SCOTUS Leak Freakout Update: The Times’ Unethical Editorial Of The Month

It’s rare that one sees blunt incivility in an old and revered political publication like the National Review, but here was the headline of Charles Cook’s column there yesterday:

The New York Times’ Editorial Board Is Apparently Extremely Stupid

I had read the editorial and my reaction had been the same, except that I would have been tempted to leave out “apparently.” I’d also categorize this as old news, at least to readers of Ethics Alarms. Then, for a nonce, I regretted the absence of self-exiled commenter “A Friend,” since his predictable efforts to defend the indefensible in the Times would have been particularly entertaining in this case.

Here’s the the paragraph Cooke was reacting to:

Imagine that every state were free to choose whether to allow Black people and white people to marry. Some states would permit such marriages; others probably wouldn’t. The laws would be a mishmash, and interracial couples would suffer, legally consigned to second-class status depending on where they lived.

This is the newspaper that is regarded as the flagship of the news media. This is the newspaper that holds itself up as a paragon of objective news analysis. This is a newspaper that claims that its perspective isn’t skewed by a progressive bias.

This is the newspaper I have been paying almost 90 bucks a month to have delivered every day for four years. Yes, I’m stupid too.

== Entries taken from a collection ==
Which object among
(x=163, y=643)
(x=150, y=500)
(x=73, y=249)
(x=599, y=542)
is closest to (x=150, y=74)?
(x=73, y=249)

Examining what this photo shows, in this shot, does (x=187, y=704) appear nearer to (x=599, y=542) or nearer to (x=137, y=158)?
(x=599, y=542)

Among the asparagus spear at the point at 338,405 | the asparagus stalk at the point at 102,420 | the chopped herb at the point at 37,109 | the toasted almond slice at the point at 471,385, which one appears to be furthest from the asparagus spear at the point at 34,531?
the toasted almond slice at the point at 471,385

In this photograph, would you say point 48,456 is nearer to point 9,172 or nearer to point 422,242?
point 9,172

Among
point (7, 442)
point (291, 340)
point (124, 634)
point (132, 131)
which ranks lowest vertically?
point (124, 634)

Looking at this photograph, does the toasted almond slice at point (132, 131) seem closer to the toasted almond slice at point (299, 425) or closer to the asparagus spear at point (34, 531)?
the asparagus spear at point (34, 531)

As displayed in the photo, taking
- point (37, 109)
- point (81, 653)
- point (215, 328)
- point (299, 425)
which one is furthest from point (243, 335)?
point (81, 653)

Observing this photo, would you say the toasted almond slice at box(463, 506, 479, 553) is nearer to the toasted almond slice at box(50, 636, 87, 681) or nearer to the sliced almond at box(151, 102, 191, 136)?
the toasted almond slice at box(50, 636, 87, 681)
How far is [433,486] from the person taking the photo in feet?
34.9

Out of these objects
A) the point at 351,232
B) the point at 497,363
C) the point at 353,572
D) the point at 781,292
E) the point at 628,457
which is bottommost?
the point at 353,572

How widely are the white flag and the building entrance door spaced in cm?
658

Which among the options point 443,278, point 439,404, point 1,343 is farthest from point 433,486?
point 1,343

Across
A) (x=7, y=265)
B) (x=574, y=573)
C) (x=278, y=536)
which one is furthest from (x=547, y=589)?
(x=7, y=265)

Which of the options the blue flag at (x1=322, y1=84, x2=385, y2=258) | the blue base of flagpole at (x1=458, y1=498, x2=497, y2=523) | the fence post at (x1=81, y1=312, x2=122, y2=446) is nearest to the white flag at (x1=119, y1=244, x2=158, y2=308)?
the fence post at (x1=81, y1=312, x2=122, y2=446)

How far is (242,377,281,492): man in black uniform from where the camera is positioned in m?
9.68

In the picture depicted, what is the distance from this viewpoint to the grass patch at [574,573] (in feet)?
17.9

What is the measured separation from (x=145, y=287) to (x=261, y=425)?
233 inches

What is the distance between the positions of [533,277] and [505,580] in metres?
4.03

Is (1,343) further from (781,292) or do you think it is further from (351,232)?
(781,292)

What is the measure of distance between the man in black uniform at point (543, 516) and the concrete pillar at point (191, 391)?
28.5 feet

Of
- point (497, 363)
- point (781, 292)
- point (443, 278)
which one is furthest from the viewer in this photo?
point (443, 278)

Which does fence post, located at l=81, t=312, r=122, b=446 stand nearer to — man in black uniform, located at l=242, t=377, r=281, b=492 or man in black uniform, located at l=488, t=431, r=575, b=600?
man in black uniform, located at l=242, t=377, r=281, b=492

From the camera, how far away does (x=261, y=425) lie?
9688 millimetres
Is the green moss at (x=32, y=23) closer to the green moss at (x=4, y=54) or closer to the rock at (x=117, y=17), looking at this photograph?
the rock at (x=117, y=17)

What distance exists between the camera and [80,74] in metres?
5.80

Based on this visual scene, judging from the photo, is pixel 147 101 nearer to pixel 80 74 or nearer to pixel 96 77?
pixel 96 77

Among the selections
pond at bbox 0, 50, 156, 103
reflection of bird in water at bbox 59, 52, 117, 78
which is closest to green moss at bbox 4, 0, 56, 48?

== Directions ==
**A)** In the post about the Times editorial, write out the passage from "Imagine that every" up to and including "a progressive bias.".
**B)** Answer these questions using the post about the Times editorial:
(i) In which publication did the column with the headline about the Times editorial board appear?
(ii) Which word from that headline would the author have been tempted to leave out?
(iii) About how much does the author pay each month to have the newspaper delivered?

== Problem solutions ==
**A)**
Imagine that every state were free to choose whether to allow Black people and white people to marry. Some states would permit such marriages; others probably wouldn’t. The laws would be a mishmash, and interracial couples would suffer, legally consigned to second-class status depending on where they lived.

This is the newspaper that is regarded as the flagship of the news media. This is the newspaper that holds itself up as a paragon of objective news analysis. This is a newspaper that claims that its perspective isn’t skewed by a progressive bias.

**B)**
(i) The National Review
(ii) "Apparently"
(iii) Almost 90 dollars a month